Y así, en nombre del CO₂, se ha llenado España de paneles solares que arruinan el paisaje rural, y de aerogeneradores que coronan las colinas como cicatrices mecánicas. Se habla de “transición ecológica”, pero lo que se instala es una energía intermitente, difícil de regular, ineficiente en picos de demanda, y totalmente dependiente del respaldo de otras fuentes… que a su vez se están eliminando. Así llega el gran y aún no explicado apagón. La ideología no enciende la luz.

Y entre esas, por supuesto, la nuclear. Sánchez sueña con apagarla por completo. Un suicidio energético en cámara lenta. Porque si se elimina la única fuente de energía limpia, densa, continua y autónoma que tenemos, lo que queda es el caos disfrazado de virtud.

Y sin embargo, no toda la energía solar es un error. Hay una excepción sensata: los paneles solares en tejados. No destruyen el campo. No afean el paisaje. Producen energía donde se consume. No necesitan nuevas líneas de alta tensión. Eso sí es ecológico, lógico y bello. Pero no es tan espectacular como cubrir hectáreas de tierra fértil con silicio y promesas.

Porque para Sánchez, como para tantos otros líderes oportunistas, el cambio climático es útil precisamente por ser vago, fotogénico y exportable. Pero la contaminación real —la que me obliga a mí, por ejemplo, a dejar de comer pescado por niveles peligrosos de mercurio— esa no da titulares. Ni fondos europeos. Ni paneles de Davos.

«El propio CO₂, ese villano universal, reverdece el planeta. Literalmente. Hay más vegetación, más biomasa, más cobertura verde que hace décadas»

Y mientras tanto, el planeta sigue deteriorándose… pero en silencio.

  • La biodiversidad se desploma.
  • Los suelos pierden vida.
  • Los océanos son saqueados.
  • Los residuos se multiplican.
  • Los químicos tóxicos circulan.

Nada de eso importa si el balance de CO₂ cierra bien en la hoja de cálculo.

Y mientras tanto, el propio CO₂, ese villano universal, reverdece el planeta. Literalmente. Hay más vegetación, más biomasa, más cobertura verde que hace décadas. Las plantas prosperan con niveles más altos de dióxido de carbono. El mismo gas que queremos extirpar por completo también es alimento para la vida.

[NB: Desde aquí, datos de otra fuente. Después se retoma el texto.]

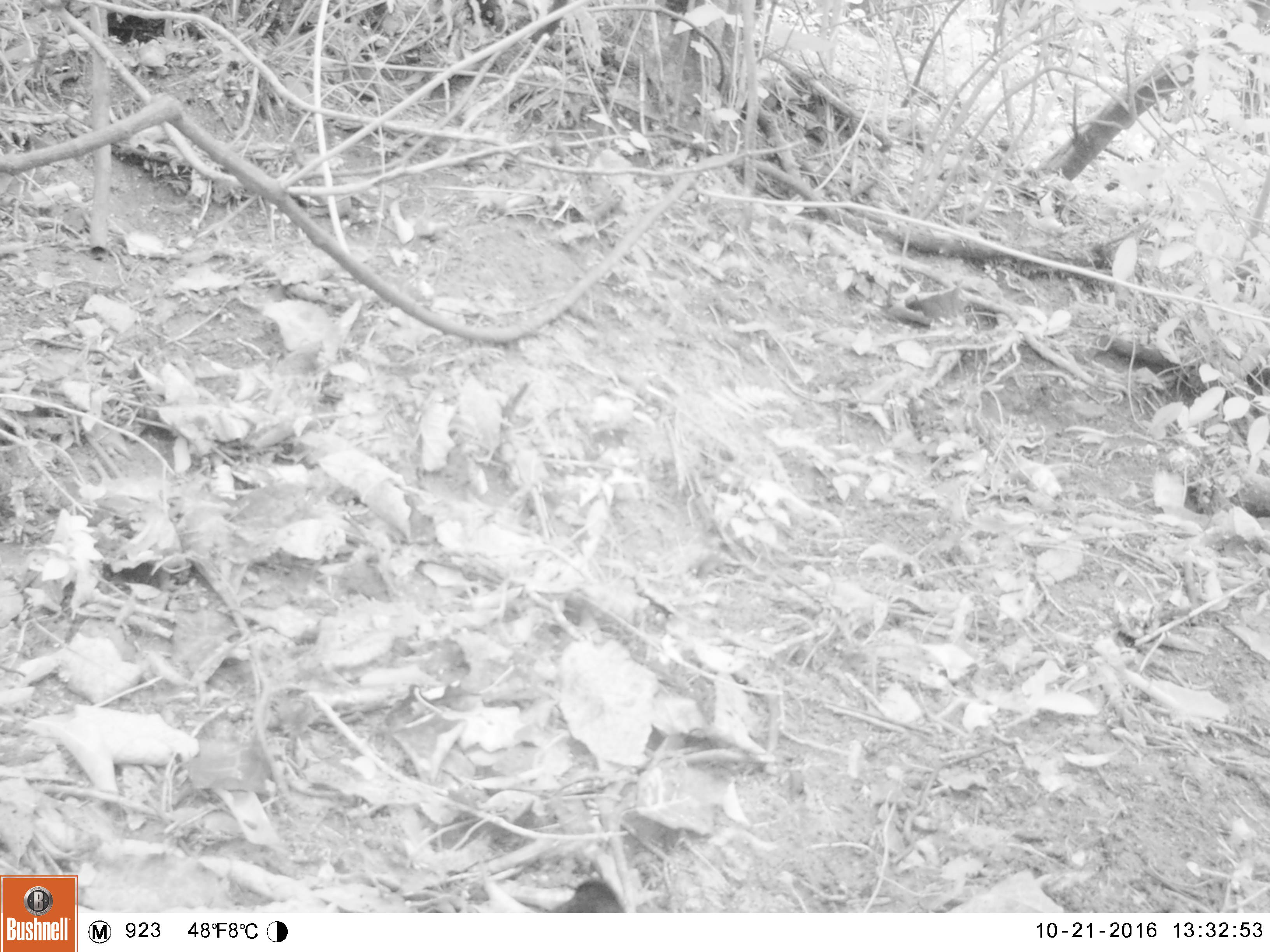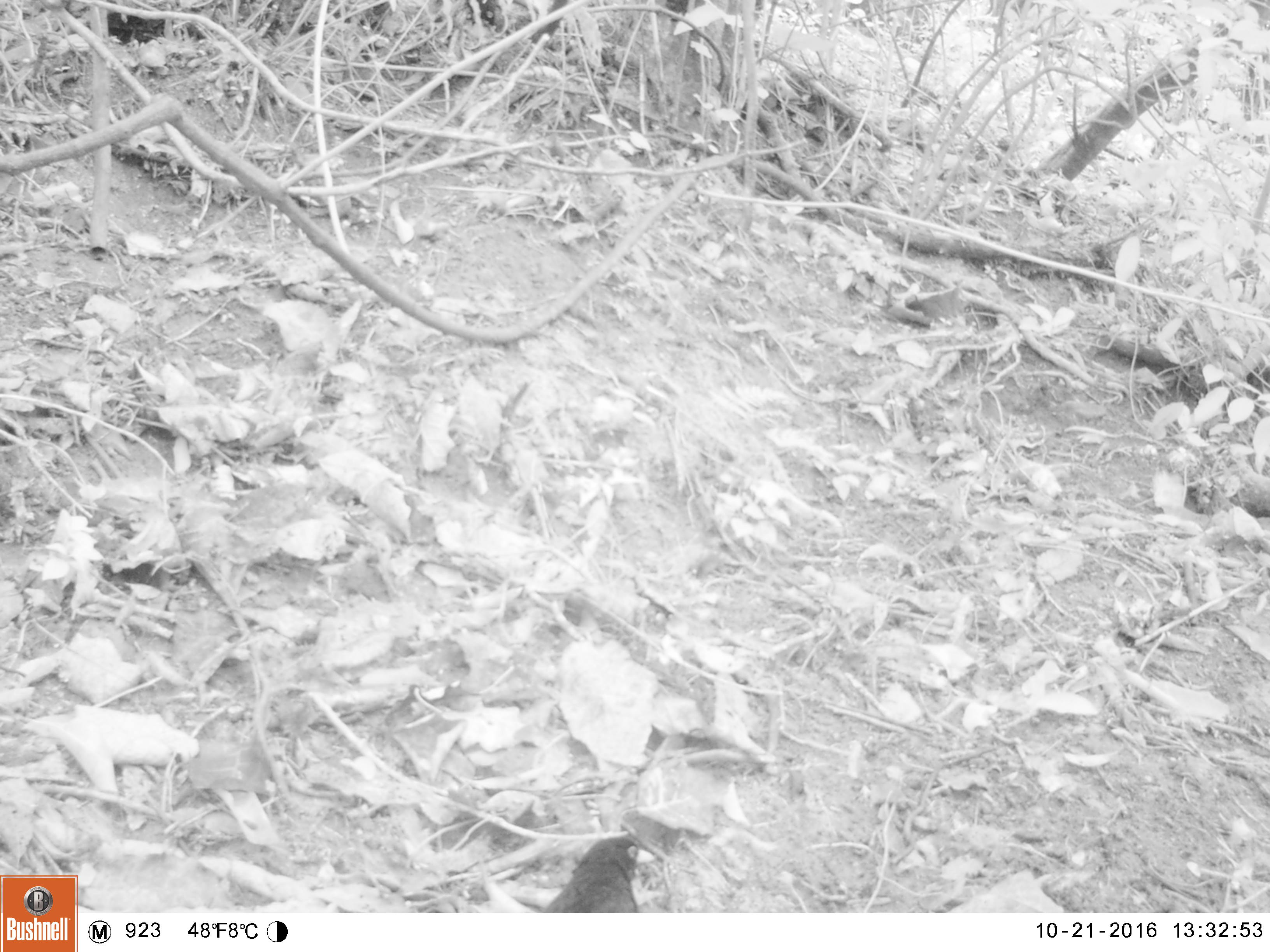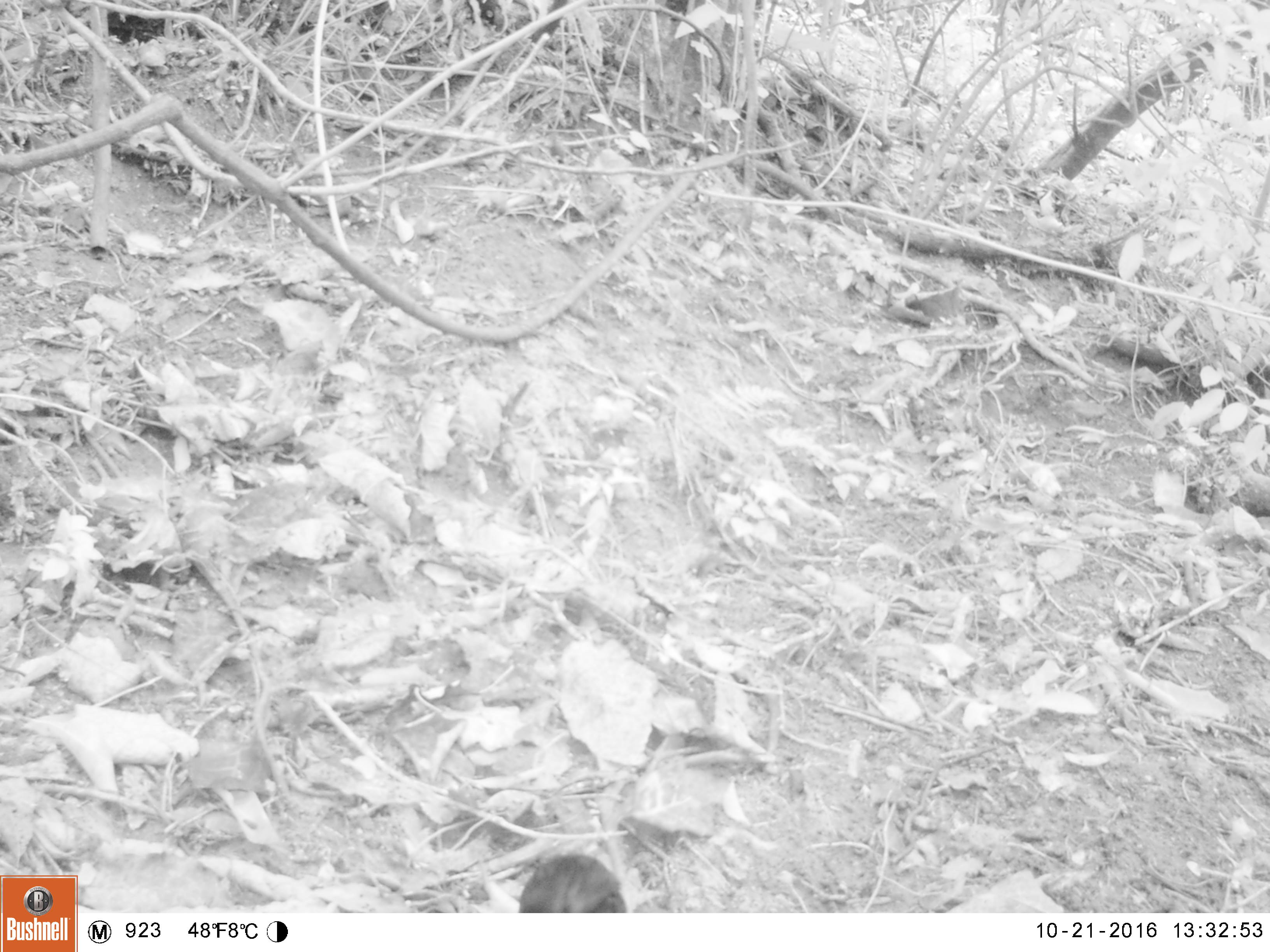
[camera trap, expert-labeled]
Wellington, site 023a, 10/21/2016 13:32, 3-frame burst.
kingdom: Animalia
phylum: Chordata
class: Aves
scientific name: Aves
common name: bird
Bird (Aves).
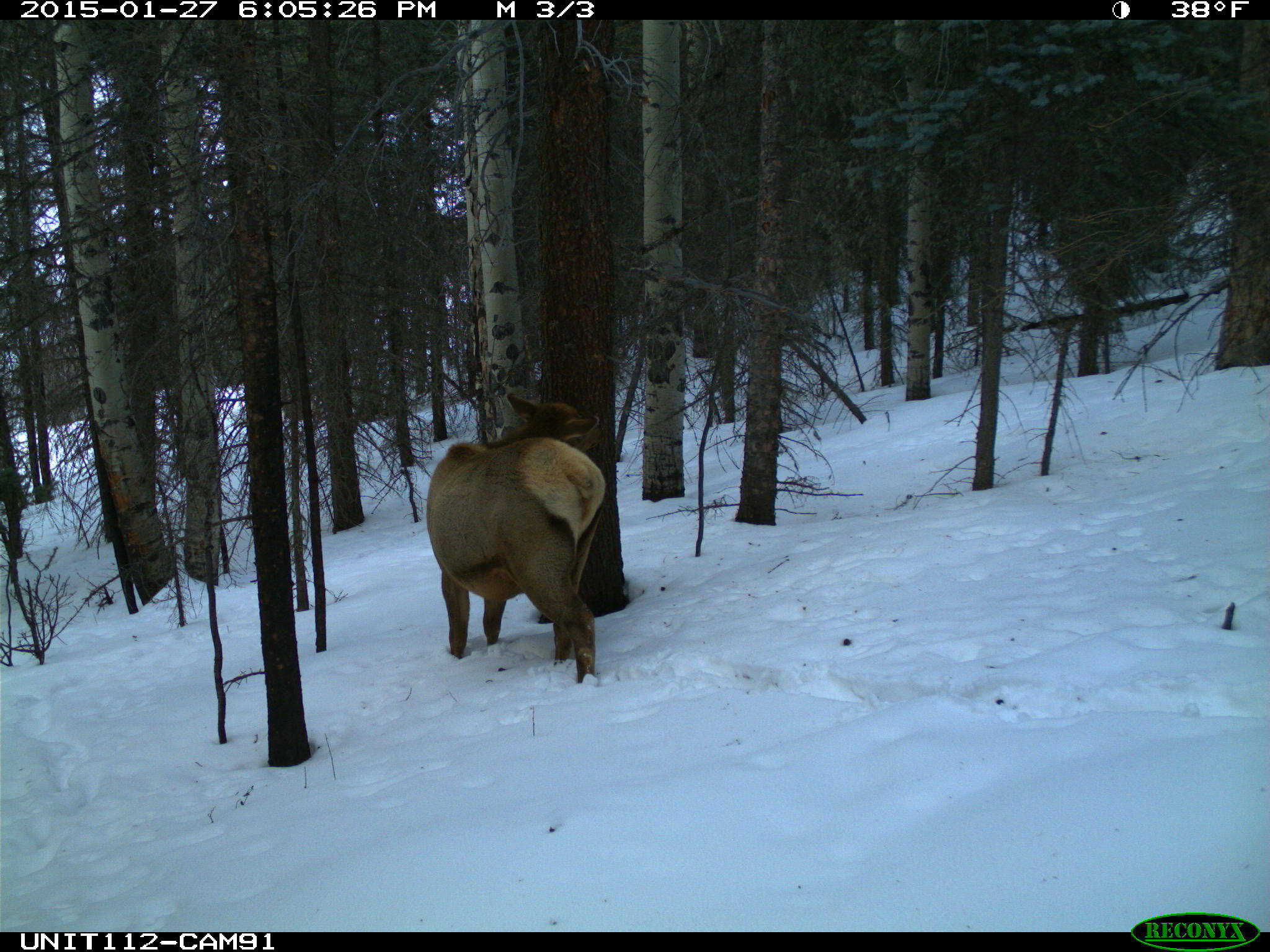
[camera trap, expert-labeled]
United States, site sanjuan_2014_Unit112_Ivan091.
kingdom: Animalia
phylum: Chordata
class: Mammalia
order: Artiodactyla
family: Cervidae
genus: Cervus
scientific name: Cervus elaphus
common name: red deer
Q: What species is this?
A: Cervus elaphus (red deer).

Pero esa complejidad no tiene cabida en el relato Net Zero. Porque ese relato no es ciencia, es liturgia. Hay santos (energía solar a gran escala, coches eléctricos, discursos de transición) y pecadores (todo lo que no encaje). Y como toda religión dogmática, no tolera la duda, ni la pregunta.

Y yo pregunto: ¿cómo fue que el ambientalismo —una causa noble, diversa y abierta— se convirtió en este monocultivo de carbono?

Tal vez porque lo simple es más fácil de vender. Porque el CO₂ se puede monetizar. Porque “cambio climático” queda bien en una cumbre y en un tuit. Pero lo simple no siempre es lo verdadero. Y lo verde no siempre es lo justo.

Yo no tengo todas las respuestas. Pero sí tengo el cuerpo lleno de mercurio. Y la sospecha de que nos estamos dejando engañar por una visión ambiental parcial, superficial, recaudatoria, destructiva y funcional al poder.

Y quizás lo más ecológico que nos queda es empezar a dudar.